L'attaque est la meilleure défense. France proposes a smartphones tax.

However, as we all know, literally to our own cost, more often than not most of the money raised from "special" taxes to fund a particular sector or project eventually finds its way into the general national exchequer to be appropriated to pay for something entirely different. There is no guarantee that, in the long term, this scheme (like income tax) would be any different.

On the one-hand a proposed new tax on so-called "Internet-compatible devices" (and there's a handy catch-all phrase just ripe for further exploitation a bit further down the road) smacks of political expediency and opportunism in a time of austerity.

On the other hand, the levy would target the likes Amazon, Apple and Google, tax avoiders extraordinaire, who wriggle and write, posture and prevaricate about paying tax self-evidently due in the geographies where the applicable sales take place whilst doing all they can to shelter their earnings in tax havens.
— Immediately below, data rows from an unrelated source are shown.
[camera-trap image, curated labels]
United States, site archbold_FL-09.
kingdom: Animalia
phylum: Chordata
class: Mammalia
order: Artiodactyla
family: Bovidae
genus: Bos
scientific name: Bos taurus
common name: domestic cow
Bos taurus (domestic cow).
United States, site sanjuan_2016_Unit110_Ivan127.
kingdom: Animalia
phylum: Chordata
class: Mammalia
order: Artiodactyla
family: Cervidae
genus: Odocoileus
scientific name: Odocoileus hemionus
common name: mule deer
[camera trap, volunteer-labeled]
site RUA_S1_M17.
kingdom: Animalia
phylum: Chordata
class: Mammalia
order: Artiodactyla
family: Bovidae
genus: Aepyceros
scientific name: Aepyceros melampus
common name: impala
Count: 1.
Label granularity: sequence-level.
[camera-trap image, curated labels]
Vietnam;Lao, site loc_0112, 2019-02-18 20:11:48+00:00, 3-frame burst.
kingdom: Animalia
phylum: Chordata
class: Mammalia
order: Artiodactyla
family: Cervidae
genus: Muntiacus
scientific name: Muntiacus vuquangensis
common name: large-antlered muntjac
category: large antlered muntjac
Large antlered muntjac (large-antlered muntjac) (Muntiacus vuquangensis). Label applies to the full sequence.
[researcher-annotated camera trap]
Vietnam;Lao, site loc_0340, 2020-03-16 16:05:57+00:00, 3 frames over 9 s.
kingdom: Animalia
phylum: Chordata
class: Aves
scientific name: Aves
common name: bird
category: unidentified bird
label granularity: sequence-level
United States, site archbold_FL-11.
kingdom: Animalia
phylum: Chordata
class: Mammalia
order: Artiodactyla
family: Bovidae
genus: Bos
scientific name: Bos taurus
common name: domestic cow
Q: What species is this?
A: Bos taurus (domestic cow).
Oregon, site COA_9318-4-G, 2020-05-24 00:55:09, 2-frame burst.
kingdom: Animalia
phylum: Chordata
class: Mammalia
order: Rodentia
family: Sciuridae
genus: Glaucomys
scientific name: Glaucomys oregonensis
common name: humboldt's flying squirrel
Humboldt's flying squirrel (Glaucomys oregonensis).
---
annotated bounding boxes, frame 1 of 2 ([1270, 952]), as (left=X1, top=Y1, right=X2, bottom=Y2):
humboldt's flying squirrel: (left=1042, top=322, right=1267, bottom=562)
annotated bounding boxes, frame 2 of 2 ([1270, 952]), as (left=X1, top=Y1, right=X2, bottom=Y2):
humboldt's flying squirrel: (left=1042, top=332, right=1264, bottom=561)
Many would like to see these scheming behemoths cut down to size and be made to pay their fair share.

At first sight, the French proposal might seem to fly directly in the face of the rules of the European Union but, like the UK (and other member states, France enjoys a get-out of some regulations. For France it is the "cultural exception" a exception,' a policy designed to protects the French cinema, music and other "creative sectors", against the untoward imported dominance of foreign cultural competion. In practice this generally means US films and British and Asian music and videos.

A government spokesperson said that consultations will be held with "leading figures of the cultural sector" before any final decision is made.